The correct option is A $7.4\times {10}^{11}Lmo{l}^{-1}$

The relationship between $K_p$ and $K_c$ is $K_p=K_c(RT{)}^{\Delta n}$.
For the reaction $2S{O}_2\left(g\right)+O_2\left(g\right)\rightleftharpoons 2S{O}_3\left(g\right)$, the value of $\Delta n$ is $2+1-2=1$.
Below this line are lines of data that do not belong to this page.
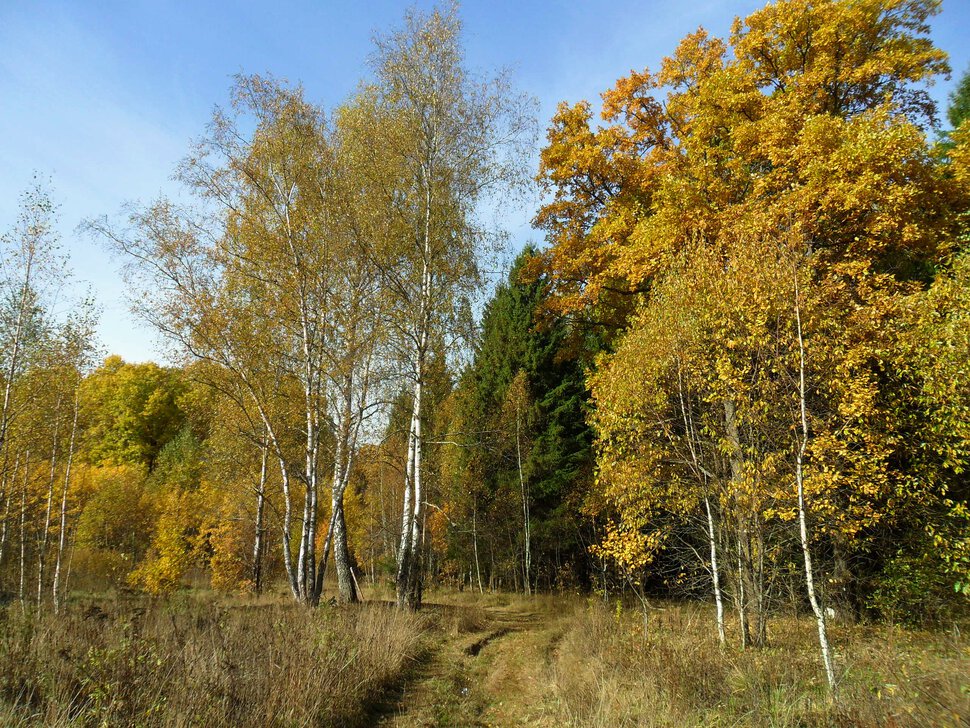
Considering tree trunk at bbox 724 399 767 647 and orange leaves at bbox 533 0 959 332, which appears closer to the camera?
tree trunk at bbox 724 399 767 647

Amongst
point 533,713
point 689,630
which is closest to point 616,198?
point 689,630

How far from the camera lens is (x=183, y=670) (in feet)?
15.6

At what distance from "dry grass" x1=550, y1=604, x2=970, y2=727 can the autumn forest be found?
0.16 feet

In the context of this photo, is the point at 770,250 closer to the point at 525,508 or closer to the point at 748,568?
the point at 748,568

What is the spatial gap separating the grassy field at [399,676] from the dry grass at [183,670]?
0.06 ft

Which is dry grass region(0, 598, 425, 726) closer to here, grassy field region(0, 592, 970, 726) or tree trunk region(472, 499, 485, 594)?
grassy field region(0, 592, 970, 726)

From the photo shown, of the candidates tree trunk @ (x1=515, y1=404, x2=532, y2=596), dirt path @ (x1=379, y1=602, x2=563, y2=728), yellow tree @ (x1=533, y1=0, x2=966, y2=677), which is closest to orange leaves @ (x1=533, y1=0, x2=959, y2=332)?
yellow tree @ (x1=533, y1=0, x2=966, y2=677)

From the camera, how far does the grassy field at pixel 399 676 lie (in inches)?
173

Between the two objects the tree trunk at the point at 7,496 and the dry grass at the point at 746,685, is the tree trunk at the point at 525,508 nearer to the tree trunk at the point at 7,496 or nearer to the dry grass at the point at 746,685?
the dry grass at the point at 746,685

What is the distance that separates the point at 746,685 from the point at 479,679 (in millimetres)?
4020

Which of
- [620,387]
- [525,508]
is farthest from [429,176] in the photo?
[525,508]

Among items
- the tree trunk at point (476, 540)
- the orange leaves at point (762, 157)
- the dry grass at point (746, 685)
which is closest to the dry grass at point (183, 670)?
the dry grass at point (746, 685)

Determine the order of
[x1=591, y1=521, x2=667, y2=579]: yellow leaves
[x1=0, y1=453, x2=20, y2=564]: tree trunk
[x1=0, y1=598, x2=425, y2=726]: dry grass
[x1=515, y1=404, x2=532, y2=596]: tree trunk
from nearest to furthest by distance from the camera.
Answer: [x1=0, y1=598, x2=425, y2=726]: dry grass < [x1=591, y1=521, x2=667, y2=579]: yellow leaves < [x1=0, y1=453, x2=20, y2=564]: tree trunk < [x1=515, y1=404, x2=532, y2=596]: tree trunk

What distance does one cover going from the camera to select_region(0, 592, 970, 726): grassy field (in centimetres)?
439
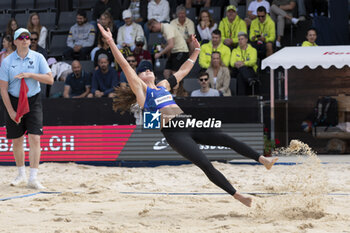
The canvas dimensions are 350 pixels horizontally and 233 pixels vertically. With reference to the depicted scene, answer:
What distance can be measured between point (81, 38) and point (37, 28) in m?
1.07

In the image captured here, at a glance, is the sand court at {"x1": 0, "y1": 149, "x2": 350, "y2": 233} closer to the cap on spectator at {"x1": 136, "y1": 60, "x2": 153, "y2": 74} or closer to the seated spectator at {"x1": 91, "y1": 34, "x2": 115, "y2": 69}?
the cap on spectator at {"x1": 136, "y1": 60, "x2": 153, "y2": 74}

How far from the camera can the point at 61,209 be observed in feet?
19.1

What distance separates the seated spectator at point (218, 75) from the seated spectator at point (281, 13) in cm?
196

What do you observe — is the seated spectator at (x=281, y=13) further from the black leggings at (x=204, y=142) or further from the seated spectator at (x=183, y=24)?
the black leggings at (x=204, y=142)

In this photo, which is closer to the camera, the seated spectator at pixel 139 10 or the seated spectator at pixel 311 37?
the seated spectator at pixel 311 37

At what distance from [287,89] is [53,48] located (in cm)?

Substitute this value in the above expression.
$K_p=K_c(RT{)}^{\Delta n}=K_c(RT{)}^1$.
But $K_P=2.0\times {10}^{10}/bar,R=0.082\text{L atm /mol. K},T=450K$.
Substitute values in the above expression.
$2.0\times {10}^{10}/bar=K_c(0.082\times 450{)}^1$.
$K_c=7.4\times {10}^{11}Lmo{l}^{-1}$.